Consumers have a bah-humbug feeling entering the holiday season, as their confidence has dropped to its lowest levels since April.
A monthly survey conducted by The Conference Board showed that consumer confidence moved sharply lower, falling 6.8 points to 88.7 in November, its lowest level since April.
Why This Matters for You
Consumer confidence reflects how people generally feel about the economy and the labor market, which can influence their spending plans. Consumer spending is a major pillar of the U.S. economy.
“It’s not too surprising that confidence continues to wane, following a record-long U.S. government shutdown and as inflation continues to weigh on consumers,” wrote Bret Kenwell, U.S. investment and options analyst at eToro U,S. “Reports of airport chaos and worries about the labor market certainly didn’t help to ease consumers’ concerns over the past month.”
Broad Declines Reflect Fears over Weakening Job Market
Consumers expressed worries about current business and labor market opportunities, while expectations about the near-term economy remained in recessionary territory for the 10th straight month.
“Confidence in business conditions for 2026 has been shaken, weighing on estimates for job and income growth next year,” wrote Nationwide senior economist Ben Ayers. “While spending has held up over 2025 despite worsening survey readings, many consumers may have reached their limit as rising prices and labor market concerns cut spending plans, at least for the near-term.”
The Conference Board’s report mirrors declines in a similar consumer survey from the University of Michigan. However, with its focus on the labor market, the Conference Board report indicates that consumers are growing increasingly concerned about the state of the labor market.
The labor market concerns persist despite the most recent report from the Bureau of Labor Statistics, which showed that the economy added jobs in September, even as the unemployment rate rose to 4.4%.

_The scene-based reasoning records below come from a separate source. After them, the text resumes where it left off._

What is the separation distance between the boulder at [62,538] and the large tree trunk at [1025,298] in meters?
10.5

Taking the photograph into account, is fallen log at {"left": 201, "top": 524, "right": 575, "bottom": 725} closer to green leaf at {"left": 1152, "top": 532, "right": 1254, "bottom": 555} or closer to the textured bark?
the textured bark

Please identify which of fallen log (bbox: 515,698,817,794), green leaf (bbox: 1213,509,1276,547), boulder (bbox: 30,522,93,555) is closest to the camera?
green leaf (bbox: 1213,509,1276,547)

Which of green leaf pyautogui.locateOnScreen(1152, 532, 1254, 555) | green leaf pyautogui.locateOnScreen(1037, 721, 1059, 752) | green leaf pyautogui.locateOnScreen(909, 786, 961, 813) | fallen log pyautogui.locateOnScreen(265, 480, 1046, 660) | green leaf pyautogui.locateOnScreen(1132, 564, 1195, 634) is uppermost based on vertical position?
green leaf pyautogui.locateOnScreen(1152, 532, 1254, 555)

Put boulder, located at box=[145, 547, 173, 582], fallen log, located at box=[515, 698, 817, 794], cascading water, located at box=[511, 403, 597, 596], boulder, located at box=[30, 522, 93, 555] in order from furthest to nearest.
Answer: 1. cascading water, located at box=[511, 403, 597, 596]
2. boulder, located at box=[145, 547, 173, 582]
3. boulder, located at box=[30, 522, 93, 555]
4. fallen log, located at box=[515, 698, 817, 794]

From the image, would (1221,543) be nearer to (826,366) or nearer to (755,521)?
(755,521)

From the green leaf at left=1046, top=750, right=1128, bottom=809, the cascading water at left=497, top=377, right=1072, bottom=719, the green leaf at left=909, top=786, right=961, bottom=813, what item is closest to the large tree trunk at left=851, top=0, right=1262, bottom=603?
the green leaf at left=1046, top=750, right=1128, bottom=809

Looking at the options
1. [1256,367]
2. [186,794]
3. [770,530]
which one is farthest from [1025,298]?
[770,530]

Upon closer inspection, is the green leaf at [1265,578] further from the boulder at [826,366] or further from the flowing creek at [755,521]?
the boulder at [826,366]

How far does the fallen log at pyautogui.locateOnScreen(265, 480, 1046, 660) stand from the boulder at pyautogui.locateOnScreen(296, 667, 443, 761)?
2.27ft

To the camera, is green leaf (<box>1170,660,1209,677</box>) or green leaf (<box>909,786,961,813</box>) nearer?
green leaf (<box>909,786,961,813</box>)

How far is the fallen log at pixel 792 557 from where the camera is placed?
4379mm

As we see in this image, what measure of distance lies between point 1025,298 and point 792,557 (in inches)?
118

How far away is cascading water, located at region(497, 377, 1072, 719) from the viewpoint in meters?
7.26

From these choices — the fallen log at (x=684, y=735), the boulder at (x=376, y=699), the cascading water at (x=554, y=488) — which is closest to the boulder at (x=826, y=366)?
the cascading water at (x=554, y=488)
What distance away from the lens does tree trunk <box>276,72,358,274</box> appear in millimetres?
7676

“Mid-2026 expectations for labor market conditions remained decidedly negative, and expectations for increased household incomes shrunk dramatically, after six months of strongly positive readings,” said Dana Peterson, chief economist at The Conference Board, in a news release.

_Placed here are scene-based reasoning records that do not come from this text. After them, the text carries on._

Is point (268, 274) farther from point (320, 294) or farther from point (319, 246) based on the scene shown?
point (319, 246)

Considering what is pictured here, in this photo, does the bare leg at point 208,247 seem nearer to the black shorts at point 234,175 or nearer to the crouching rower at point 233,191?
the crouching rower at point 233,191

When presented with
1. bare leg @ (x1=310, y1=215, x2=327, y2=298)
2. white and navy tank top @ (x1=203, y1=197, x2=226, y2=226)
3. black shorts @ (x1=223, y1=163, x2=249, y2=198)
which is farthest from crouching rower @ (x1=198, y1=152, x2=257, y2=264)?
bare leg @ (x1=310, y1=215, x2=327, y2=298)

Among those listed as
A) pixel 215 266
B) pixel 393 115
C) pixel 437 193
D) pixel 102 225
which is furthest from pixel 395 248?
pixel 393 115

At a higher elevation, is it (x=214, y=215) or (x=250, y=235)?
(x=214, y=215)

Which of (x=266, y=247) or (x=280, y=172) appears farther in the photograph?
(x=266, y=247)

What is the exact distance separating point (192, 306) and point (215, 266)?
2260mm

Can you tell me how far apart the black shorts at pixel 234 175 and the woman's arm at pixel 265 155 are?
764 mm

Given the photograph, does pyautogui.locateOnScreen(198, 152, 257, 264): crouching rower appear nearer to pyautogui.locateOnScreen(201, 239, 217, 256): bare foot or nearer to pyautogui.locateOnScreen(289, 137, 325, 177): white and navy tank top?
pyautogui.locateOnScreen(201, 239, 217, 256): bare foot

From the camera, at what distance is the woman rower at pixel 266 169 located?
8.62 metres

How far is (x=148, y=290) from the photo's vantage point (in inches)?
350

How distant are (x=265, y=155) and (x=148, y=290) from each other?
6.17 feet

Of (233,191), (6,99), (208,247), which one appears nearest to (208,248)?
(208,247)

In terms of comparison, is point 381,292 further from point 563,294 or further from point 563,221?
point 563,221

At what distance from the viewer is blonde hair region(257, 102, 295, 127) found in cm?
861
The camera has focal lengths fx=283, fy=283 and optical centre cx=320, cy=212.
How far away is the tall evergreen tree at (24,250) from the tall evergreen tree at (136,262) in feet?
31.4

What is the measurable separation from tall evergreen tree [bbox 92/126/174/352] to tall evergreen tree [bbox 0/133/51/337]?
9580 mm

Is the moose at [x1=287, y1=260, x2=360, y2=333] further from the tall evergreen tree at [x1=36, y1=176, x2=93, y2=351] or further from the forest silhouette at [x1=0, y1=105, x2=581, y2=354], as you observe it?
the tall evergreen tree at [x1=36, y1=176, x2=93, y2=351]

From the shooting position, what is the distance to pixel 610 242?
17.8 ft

The government shutdown also weighed on consumer confidence, despite the survey period extending past the end of the work stoppage.
“The longest federal government shutdown on record weighed on moods,” wrote Wells Fargo economists Tim Quinlan and Shannon Grein. “While the shutdown ended Nov. 12, the survey only went through Nov. 18, so the reopening of the government didn’t provide much boost to optimism and may lift moods more in December.”